Let us expand the LHS (again, the RHS is expanded analogously):

$$\begin{aligned} \sum _{y\in \{0,1\}^n}{ \frac{P_y^2}{P_y + Q_y}}&= \sum _{y\in \{0,1\}^n}{ \frac{P_y^2 - Q_y^2+ Q_y^2}{P_y + Q_y}} \\&= \sum _{y\in \{0,1\}^n}{(P_y - Q_y) + \sum _{y\in \{0,1\}^n} \frac{Q_y^2 }{P_y + Q_y}} \\&= \sum _{y\in \{0,1\}^n} \frac{Q_y^2 }{P_y + Q_y}. \end{aligned}$$

Hence,

$$\begin{aligned} \sum _{y\in \{0,1\}^n}{ \frac{P_y^2}{P_y + Q_y}}&= \frac{1}{2}\cdot \sum _{y\in \{0,1\}^n} \frac{P_y^2+Q_y^2}{P_y+Q_y} \\&= \frac{1}{4}\cdot \sum _{y\in \{0,1\}^n} \frac{(P_y+Q_y)^2}{P_y+Q_y} + \frac{1}{4}\cdot \sum _{y\in \{0,1\}^n} \frac{(P_y - Q_y)^2}{P_y + Q_y} \\&= \frac{1}{2} + \frac{1}{4}\cdot \sum _{y\in \{0,1\}^n} \frac{(P_y - Q_y)^2}{P_y + Q_y}. \end{aligned}$$

   \(\blacksquare \)

By plugging this into Eq. (3), we finish the proof.    \(\blacksquare \)

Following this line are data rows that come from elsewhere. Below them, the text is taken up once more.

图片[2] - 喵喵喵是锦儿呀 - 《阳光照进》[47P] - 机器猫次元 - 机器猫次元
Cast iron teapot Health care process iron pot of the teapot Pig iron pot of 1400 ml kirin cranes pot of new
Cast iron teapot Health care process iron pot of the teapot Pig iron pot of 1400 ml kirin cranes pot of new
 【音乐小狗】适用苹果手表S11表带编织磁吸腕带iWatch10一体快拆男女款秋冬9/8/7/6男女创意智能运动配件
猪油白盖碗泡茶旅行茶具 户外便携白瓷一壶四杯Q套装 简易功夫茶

5 Open Questions and Further Research

In this work, we presented two constructions of DCRH from different assumptions. The first construction is from the existence of an MCRH. This construction is non-black-box which is necessary due to a black-box separation between the two. The other construction is from the average-case hardness of SZK. This construction is fully black-box. There are many questions still left open regarding the power of DCRH and its relation to other notions of collision resistance.

We do not know how to construct an MCRH from a \(\mathsf {d}\text {CRH}\). We also do not know how to separate MCRH from \(\mathsf {d}\text {CRH}\) or even CRH from \(\mathsf {d}\text {CRH}\). The latter questions require coming up with a new oracle that can only be used to find collision that are far from random ones.

Another question we did not address in this work is the applicability of \(\mathsf {d}\text {CRH}\). Does it (existentially) imply any useful cryptographic primitive that is not implied by one-way functions?